"Now Heaven help the man!" was the woman's thought. She remembered Betty's clinging arms, her heartfelt kisses, the fervency of the voice that said, "Dear darling, pretty, kind, clever Aunt! I'd give my ears to go." Betty not demonstrative! Heaven help the man!

"No," she said, "I know. But when people are young these thinks rankle."

"They won't with her," he said. "She has a singularly noble nature, under that quiet exterior."

Miss Desmond drew a long breath and began afresh.

"Then there's another thing. She's fretting over this—thinks now that it was something to be ashamed of; she didn't think so at the time, of course."

"You mean that it was I who—"

This was thin ice again. Miss Desmond skated quickly away from it with, "Well, you see, I've been talking to her. She really is fretting. Why she's got ever so much thinner in the last week."

"I could get a locum," he said slowly, "and take her to a Hydropathic Establishment for a fortnight."

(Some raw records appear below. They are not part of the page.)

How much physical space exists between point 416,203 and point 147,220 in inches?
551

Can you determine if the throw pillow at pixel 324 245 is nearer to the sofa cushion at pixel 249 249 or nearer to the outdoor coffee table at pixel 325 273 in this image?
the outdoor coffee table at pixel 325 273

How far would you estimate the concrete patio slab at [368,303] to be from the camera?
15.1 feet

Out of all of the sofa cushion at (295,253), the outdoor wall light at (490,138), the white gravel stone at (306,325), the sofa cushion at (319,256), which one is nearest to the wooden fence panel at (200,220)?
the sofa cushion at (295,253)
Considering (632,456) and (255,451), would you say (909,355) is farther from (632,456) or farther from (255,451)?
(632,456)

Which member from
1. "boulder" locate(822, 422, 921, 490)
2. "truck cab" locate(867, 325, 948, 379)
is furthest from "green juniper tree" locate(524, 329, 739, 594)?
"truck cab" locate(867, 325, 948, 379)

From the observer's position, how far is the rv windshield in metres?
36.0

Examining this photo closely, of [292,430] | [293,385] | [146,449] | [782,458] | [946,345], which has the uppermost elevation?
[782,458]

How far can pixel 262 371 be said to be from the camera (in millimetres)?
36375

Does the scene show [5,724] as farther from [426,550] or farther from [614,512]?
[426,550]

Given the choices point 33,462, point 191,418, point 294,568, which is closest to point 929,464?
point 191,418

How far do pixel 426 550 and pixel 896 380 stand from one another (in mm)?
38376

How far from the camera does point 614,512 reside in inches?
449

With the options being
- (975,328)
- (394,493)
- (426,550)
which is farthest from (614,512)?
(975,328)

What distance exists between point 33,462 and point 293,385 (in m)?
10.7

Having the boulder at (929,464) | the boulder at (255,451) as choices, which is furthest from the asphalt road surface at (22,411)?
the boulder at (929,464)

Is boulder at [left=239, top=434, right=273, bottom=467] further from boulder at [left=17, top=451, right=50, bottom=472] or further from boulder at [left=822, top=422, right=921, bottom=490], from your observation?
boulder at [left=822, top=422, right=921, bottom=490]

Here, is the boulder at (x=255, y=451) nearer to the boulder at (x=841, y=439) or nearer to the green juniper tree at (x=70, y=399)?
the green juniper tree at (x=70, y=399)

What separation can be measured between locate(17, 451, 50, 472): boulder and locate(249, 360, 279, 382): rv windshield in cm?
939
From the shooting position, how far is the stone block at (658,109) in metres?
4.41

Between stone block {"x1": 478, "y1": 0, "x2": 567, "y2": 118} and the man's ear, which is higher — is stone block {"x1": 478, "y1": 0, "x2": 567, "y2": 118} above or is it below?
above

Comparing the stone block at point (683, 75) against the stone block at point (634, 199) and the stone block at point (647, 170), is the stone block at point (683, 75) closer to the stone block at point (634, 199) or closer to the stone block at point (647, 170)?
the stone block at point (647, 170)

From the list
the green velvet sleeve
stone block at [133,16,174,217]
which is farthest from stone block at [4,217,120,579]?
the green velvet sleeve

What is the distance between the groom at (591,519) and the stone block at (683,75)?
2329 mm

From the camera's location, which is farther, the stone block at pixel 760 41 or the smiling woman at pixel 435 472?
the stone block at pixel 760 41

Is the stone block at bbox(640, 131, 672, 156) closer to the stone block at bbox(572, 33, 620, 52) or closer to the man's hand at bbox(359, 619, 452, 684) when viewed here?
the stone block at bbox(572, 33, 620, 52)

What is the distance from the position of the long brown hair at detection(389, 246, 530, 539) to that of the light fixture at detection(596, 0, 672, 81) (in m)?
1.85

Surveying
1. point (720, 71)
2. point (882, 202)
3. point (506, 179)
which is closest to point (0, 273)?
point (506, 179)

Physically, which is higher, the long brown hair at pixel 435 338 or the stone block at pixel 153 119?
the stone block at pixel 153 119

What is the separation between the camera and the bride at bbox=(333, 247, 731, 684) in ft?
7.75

"Oh dear, oh dear!" said Miss Desmond to herself. Aloud she said: "That would be delightful, later. But just now—well, of course it's for you to decide,—but it seems to me that it would be better for you two to be apart for a while. If you're here alone together—well, the very sight of you will remind each other—That's not grammar, as you say, but—"

He had not said anything. He was thinking, fingering the brass bosses on the corners of the divine Augustine, and tracing the pattern on the stamped pigskin.